──────── Sección del documento

Y bueno, también nos divertíamos sin objetos. Jugábamos a las peleas, ¿te acuerdas? Te molestaba hasta que le entraras al juego e intentaras lanzarme mordiditas. Nunca me mordiste realmente. Sólo de mentirita. No duraban mucho las peleas. Te alocabas. Te alocabas y decidías ladrarme y salir corriendo. Echabas una buena carrera, de mi cama al piso, de mi cuarto a la sala, y venías de regreso, de la sala al cuarto, brincabas a la cama y ladrabas de nuevo. ¡Cómo nos divertíamos! ¡Cómo me encantaba cucarte! Como cuando gateaba o simplemente caminaba, sigilosamente, cual depredador acechando a su presa. Tú eras mi presa, y no tardaba mucho en convertirme yo también en la tuya. Mis articulaciones se movían len-ta-men-te. Y poco a poco, empezabas a gruñirme. Me acercaba más y más a ti, y ¡pum! Me llenabas de ladridos. También te cucaba cuando estabas acostada. Ya fuera en la superficie de la cama o del sillón, o por debajo de las cobijas, mi mano se movía des-pa-ci-to hasta llegar a tu pata más cercana. Observabas todo el recorrido de mi mano y en cualquier momento hacías un rápido movimiento para detener a tu atacante.

────────────────

Por favor, reproduce íntegro y sin ningún cambio el fragmento de arriba sobre los juegos con la perra.

──────── Los datos

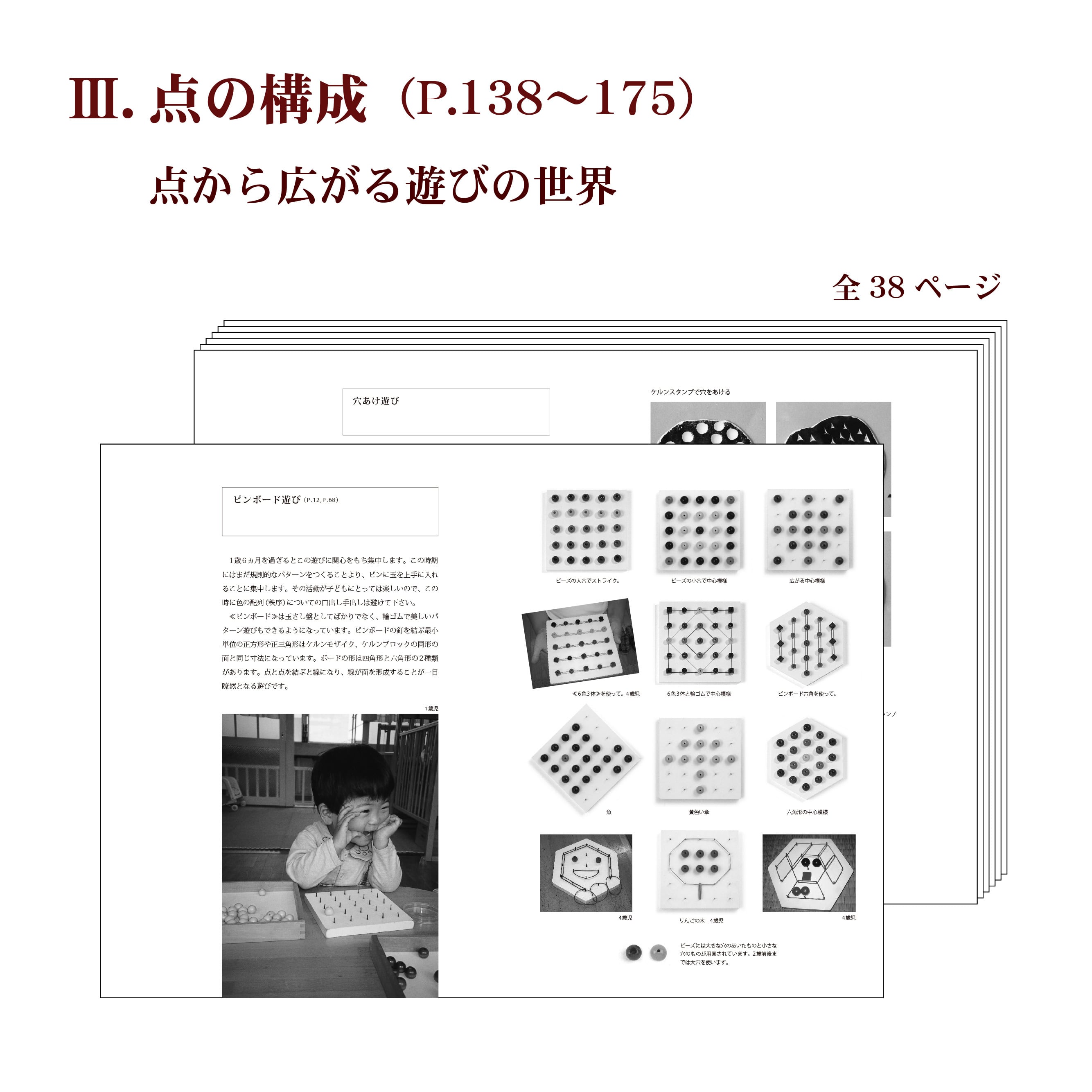 8c4b0e540985dbb31ae772491e2229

────────────────

**Respuesta:**
Y bueno, también nos divertíamos sin objetos. Jugábamos a las peleas, ¿te acuerdas? Te molestaba hasta que le entraras al juego e intentaras lanzarme mordiditas. Nunca me mordiste realmente. Sólo de mentirita. No duraban mucho las peleas. Te alocabas. Te alocabas y decidías ladrarme y salir corriendo. Echabas una buena carrera, de mi cama al piso, de mi cuarto a la sala, y venías de regreso, de la sala al cuarto, brincabas a la cama y ladrabas de nuevo. ¡Cómo nos divertíamos! ¡Cómo me encantaba cucarte! Como cuando gateaba o simplemente caminaba, sigilosamente, cual depredador acechando a su presa. Tú eras mi presa, y no tardaba mucho en convertirme yo también en la tuya. Mis articulaciones se movían len-ta-men-te. Y poco a poco, empezabas a gruñirme. Me acercaba más y más a ti, y ¡pum! Me llenabas de ladridos. También te cucaba cuando estabas acostada. Ya fuera en la superficie de la cama o del sillón, o por debajo de las cobijas, mi mano se movía des-pa-ci-to hasta llegar a tu pata más cercana. Observabas todo el recorrido de mi mano y en cualquier momento hacías un rápido movimiento para detener a tu atacante.